More than two thirds of older adults with unreported UI stated that they would prefer to be asked about urinary symptoms by their doctors. This underscores the need for doctors, especially in primary care, to screen systematically for UI symptoms in older adults. We recommend an initial thorough assessment of older adults with UI before prescribing any form of treatment. This should include a thorough history of symptoms, including duration, severity and also a measure of their perceived impact on quality of life. Initial treatment with medications without proper ascertainment of cause and type of UI may lead to early treatment failure, causing further patient discouragement and likely resulting in loss to followup.

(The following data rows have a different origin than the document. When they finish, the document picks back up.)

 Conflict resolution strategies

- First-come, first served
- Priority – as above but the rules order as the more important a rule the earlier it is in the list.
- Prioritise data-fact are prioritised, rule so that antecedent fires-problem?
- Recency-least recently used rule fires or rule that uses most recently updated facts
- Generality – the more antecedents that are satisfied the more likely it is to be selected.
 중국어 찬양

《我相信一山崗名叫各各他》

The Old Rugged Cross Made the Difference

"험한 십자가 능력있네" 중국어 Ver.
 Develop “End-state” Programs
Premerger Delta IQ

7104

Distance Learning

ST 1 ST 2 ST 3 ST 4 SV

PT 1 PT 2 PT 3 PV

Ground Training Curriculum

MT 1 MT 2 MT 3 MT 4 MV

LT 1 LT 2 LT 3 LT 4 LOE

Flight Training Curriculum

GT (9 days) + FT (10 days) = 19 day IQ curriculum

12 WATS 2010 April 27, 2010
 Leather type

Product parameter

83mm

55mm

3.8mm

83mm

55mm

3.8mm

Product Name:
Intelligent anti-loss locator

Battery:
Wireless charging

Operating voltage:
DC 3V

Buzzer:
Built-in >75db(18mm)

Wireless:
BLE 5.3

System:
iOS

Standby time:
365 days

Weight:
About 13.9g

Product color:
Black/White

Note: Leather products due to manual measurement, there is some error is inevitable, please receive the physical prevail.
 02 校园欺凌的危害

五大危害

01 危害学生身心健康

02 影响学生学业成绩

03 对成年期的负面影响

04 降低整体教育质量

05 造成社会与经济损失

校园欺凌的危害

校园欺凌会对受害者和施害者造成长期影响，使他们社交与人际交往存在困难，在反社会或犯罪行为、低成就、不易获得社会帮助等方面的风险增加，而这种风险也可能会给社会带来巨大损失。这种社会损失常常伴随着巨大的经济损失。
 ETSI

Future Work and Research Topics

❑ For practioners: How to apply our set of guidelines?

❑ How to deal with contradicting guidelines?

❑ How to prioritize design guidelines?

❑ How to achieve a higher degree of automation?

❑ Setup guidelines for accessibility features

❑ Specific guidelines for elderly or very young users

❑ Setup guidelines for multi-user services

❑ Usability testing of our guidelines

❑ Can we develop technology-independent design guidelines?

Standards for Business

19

Strengths and limitations This was the first community-based study to examine in detail self-reported UI among older adults in Jamaica. Self reports are susceptible to exaggeration or understatement, depending on the question asked and the social desirability of the response given. A respondent’s perception of the condition’s impact on their health may also influence the response. Since this study depended on self report to assess both UI and its risk factors and comorbid conditions, in the absence of objective validation protocols, under- or overreporting may have occurred. There are precedents for quantifying urine loss volume subjectively. The ICIQ also quantified urine as “small amount”, “moderate amount” and “large amount.”[1] Equally subjective descriptions have been used, such as “droplets,” “dashes” and “whole bladder.”[3] Recall bias may affect responses in a cross-sectional study such as this. Potential cultural stigma associated with UI may lead to information bias and the presence of an interviewer may have negatively impacted on respondents’ willingness to admit to urine leakage. Finally, exclusion of institutionalized older adults may have resulted in an underestimation of overall UI prevalence.
CONCLUSIONS
UI is prevalent among older adults in Westmoreland Parish, Jamaica, remaining unreported (and therefore undiagnosed and untreated) in many of those affected. The incorrect belief that UI is a normal part of aging contributes to suboptimal reporting, so attention should be directed at increasing the health literacy of our population so that older adults can distinguish between what constitutes normal aging and what is pathological. Family physicians should be encouraged to screen systematically for UI in older adults, using one of the simple and effective screening tools available to detect UI symptoms and other conditions frequent in the geriatric population.